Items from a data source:
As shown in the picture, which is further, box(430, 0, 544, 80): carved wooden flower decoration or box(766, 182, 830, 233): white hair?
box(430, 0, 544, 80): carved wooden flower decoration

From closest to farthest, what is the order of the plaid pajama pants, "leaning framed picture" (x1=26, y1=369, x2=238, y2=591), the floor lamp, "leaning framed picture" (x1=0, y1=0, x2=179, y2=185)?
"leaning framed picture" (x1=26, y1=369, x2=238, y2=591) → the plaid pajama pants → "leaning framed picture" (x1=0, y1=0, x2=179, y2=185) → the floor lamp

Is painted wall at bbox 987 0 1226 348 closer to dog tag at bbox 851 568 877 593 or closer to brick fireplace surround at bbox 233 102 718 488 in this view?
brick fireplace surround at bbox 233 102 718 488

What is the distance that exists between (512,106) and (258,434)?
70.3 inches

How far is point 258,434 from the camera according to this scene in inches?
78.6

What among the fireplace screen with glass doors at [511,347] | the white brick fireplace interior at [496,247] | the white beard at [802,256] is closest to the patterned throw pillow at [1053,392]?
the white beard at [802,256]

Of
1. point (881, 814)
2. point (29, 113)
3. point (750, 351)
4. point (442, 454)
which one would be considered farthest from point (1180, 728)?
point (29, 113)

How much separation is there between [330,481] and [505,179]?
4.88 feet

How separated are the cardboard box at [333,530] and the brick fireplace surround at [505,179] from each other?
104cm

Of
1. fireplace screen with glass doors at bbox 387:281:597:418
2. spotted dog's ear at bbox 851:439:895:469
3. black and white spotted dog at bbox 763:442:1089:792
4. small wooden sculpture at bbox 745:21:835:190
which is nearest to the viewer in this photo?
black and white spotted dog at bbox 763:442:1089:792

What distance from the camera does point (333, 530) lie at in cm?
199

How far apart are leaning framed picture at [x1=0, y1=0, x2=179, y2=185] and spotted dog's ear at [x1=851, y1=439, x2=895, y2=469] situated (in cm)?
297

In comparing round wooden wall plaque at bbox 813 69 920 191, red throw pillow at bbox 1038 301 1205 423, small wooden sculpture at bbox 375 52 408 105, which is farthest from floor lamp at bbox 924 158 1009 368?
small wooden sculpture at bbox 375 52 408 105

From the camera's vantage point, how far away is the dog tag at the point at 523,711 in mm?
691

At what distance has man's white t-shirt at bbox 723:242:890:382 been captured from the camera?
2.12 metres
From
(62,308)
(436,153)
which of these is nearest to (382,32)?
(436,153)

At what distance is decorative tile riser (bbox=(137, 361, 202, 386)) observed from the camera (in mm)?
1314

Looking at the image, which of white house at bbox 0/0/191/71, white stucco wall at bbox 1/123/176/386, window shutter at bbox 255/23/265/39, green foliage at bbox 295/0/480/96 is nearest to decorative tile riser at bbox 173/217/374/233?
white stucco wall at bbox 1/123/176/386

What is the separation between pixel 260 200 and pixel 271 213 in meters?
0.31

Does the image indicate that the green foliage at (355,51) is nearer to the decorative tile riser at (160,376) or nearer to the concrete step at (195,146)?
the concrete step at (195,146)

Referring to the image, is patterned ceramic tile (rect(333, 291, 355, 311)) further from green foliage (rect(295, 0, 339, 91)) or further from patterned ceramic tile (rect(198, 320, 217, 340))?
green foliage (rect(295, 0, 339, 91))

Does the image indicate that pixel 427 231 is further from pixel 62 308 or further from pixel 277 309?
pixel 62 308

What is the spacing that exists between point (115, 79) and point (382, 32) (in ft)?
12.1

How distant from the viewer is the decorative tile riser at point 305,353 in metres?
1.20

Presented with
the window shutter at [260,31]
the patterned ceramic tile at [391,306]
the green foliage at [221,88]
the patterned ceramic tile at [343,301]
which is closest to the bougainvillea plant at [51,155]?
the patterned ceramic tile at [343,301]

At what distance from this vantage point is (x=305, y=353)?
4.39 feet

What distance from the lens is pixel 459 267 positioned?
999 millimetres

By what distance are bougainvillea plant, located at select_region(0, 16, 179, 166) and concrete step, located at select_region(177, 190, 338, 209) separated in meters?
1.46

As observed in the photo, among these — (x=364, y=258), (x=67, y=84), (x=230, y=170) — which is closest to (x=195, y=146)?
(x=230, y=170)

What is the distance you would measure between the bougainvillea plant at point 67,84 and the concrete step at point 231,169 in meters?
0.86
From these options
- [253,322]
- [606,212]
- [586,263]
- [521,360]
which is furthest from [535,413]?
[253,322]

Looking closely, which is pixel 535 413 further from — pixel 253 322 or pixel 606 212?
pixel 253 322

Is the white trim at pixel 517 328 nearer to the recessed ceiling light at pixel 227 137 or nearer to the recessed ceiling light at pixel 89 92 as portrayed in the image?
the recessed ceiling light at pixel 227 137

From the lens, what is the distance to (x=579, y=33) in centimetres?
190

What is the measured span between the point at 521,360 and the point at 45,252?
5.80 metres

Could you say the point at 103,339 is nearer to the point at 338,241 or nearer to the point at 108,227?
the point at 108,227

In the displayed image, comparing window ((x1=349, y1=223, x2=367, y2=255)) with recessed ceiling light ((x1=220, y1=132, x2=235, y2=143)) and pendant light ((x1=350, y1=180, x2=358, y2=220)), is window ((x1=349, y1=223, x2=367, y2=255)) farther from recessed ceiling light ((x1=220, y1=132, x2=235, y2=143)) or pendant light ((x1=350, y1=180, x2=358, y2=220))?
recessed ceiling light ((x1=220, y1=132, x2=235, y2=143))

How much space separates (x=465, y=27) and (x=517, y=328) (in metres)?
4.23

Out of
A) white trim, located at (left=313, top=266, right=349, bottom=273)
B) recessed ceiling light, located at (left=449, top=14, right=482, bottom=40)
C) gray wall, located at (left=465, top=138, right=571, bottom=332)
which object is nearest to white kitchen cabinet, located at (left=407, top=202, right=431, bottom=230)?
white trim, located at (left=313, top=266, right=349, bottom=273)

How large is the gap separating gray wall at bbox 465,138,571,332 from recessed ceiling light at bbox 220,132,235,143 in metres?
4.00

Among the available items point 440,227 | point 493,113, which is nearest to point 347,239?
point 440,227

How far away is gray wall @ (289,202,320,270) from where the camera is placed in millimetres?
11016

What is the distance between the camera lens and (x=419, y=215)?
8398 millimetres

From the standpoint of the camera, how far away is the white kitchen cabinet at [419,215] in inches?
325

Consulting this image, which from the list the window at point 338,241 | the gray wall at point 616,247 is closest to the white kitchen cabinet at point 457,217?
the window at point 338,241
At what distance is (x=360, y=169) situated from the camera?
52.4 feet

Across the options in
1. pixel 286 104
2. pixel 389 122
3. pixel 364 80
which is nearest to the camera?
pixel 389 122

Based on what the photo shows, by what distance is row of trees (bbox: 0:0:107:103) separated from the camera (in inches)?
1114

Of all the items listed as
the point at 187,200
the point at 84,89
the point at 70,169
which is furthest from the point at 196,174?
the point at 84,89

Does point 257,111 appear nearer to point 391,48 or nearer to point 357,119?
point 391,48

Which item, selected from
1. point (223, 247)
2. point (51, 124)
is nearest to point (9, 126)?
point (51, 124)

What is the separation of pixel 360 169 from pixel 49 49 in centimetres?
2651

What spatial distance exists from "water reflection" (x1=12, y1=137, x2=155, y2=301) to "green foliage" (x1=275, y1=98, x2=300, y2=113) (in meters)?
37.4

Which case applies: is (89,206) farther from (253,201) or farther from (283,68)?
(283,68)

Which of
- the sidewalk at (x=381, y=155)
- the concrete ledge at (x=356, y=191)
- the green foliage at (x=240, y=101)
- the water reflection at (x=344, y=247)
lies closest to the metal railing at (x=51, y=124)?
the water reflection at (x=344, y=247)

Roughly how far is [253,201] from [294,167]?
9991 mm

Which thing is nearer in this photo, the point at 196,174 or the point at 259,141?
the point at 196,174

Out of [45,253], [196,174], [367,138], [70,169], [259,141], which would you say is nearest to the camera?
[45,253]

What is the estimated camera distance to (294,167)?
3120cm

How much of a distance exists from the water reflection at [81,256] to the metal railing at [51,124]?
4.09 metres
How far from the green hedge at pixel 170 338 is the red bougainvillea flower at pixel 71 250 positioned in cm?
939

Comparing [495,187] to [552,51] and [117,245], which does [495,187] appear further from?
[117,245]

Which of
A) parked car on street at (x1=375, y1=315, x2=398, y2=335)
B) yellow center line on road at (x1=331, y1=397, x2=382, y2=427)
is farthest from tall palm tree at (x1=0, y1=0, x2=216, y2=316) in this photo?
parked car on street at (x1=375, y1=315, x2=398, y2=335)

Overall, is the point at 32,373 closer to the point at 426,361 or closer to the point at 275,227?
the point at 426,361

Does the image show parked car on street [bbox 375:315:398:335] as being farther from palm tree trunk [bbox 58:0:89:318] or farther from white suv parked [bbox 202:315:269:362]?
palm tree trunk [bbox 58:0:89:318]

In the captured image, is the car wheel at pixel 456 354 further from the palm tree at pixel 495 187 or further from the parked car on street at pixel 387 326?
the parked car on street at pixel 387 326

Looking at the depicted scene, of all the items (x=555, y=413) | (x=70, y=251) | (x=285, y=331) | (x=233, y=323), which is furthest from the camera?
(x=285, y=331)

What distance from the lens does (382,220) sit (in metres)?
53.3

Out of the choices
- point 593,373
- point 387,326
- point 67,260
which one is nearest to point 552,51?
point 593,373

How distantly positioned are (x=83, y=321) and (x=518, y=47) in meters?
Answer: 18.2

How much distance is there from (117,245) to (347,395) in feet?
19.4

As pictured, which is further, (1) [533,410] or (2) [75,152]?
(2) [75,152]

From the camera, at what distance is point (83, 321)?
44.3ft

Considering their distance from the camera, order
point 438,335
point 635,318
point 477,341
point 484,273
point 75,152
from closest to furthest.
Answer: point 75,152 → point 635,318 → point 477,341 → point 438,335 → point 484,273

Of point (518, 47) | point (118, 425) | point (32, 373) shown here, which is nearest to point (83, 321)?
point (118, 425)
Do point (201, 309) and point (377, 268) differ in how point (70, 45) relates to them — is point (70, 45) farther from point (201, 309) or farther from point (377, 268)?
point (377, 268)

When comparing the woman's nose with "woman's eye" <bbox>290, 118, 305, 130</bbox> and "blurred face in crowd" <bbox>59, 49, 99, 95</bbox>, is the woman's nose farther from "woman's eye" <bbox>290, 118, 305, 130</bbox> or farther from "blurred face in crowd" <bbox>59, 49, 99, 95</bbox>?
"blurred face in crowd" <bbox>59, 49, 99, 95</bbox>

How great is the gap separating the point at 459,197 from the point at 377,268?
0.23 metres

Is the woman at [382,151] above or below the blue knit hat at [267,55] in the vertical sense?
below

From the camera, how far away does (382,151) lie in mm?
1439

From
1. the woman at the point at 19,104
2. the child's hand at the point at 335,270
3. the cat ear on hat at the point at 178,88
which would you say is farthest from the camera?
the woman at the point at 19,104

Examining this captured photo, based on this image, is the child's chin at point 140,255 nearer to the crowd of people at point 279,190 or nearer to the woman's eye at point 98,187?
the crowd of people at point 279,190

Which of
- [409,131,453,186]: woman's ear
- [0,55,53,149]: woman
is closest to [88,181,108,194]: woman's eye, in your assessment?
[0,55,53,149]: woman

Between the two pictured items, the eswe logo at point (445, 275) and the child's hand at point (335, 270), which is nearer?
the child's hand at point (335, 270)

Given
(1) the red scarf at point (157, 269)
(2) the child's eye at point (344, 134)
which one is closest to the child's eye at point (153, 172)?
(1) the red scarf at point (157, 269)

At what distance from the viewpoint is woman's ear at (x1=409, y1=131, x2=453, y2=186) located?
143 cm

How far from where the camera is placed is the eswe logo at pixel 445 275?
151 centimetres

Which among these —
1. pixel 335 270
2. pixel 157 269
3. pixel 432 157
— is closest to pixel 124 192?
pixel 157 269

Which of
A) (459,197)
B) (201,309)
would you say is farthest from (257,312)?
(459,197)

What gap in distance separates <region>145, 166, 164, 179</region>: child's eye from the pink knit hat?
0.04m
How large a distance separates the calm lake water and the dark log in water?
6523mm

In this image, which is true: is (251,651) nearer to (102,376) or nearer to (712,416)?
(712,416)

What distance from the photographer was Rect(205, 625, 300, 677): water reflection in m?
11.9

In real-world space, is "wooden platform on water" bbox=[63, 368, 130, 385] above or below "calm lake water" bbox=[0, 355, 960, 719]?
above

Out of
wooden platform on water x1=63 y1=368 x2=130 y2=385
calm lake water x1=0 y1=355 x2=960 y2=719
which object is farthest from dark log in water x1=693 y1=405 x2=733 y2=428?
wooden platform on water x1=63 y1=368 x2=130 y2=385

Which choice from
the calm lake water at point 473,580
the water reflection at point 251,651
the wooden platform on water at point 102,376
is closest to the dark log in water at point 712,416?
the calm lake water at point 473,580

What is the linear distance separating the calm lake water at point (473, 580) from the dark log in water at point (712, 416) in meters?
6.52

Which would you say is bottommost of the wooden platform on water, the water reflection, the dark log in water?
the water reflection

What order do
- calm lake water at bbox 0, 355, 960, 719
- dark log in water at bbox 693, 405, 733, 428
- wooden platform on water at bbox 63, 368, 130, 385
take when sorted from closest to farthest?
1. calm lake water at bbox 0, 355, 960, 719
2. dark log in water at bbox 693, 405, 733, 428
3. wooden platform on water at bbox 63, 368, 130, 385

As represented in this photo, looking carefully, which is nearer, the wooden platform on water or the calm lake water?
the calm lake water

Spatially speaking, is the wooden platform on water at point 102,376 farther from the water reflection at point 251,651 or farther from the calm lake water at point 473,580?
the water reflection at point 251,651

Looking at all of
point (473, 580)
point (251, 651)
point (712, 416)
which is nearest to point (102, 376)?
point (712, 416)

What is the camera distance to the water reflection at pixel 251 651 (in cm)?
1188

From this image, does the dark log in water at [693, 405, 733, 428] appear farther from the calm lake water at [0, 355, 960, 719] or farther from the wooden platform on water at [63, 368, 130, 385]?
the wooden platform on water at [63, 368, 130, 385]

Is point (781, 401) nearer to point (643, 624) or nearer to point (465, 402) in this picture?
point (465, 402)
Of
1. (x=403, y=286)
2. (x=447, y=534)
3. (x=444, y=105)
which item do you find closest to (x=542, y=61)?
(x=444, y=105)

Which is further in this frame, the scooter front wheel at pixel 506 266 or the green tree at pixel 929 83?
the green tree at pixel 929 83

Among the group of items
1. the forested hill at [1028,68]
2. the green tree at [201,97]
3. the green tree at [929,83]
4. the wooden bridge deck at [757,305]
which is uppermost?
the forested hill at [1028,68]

#### Task to complete:
Retype exactly, please, each line from the line that contains "What is the linear" through the last line of the entries above, with nothing added.

#### In response:
What is the linear distance separating the calm lake water at point (473, 580) from the dark log in water at point (712, 416) in meters?
6.52

Which would you say is bottommost of the wooden platform on water, the water reflection, the dark log in water?
the water reflection

What order do
- calm lake water at bbox 0, 355, 960, 719
- dark log in water at bbox 693, 405, 733, 428
- wooden platform on water at bbox 63, 368, 130, 385
take when sorted from closest to farthest?
1. calm lake water at bbox 0, 355, 960, 719
2. dark log in water at bbox 693, 405, 733, 428
3. wooden platform on water at bbox 63, 368, 130, 385

As represented in this photo, looking carefully, which is nearer, the wooden platform on water or the calm lake water?
the calm lake water

Spatially speaking, is the wooden platform on water at point 102,376 farther from the water reflection at point 251,651 or farther from the calm lake water at point 473,580?
the water reflection at point 251,651

Looking at all of
point (473, 580)
point (251, 651)
point (712, 416)
which is nearest to point (102, 376)?
point (712, 416)

What is the camera distance to the water reflection at pixel 251 651 (in cm)?
1188

From this image, does the dark log in water at [693, 405, 733, 428] appear farther from the calm lake water at [0, 355, 960, 719] or farther from the wooden platform on water at [63, 368, 130, 385]?
the wooden platform on water at [63, 368, 130, 385]

Is point (781, 401) nearer to point (643, 624) or nearer to point (465, 402) in this picture?
point (465, 402)
Of
1. (x=403, y=286)
2. (x=447, y=534)
3. (x=444, y=105)
which item do you find closest to (x=542, y=61)?
(x=444, y=105)

Which is further in this frame, the scooter front wheel at pixel 506 266 or the green tree at pixel 929 83?
the green tree at pixel 929 83

Among the group of items
1. the forested hill at [1028,68]
2. the green tree at [201,97]
3. the green tree at [929,83]
4. the wooden bridge deck at [757,305]
which is uppermost?
the forested hill at [1028,68]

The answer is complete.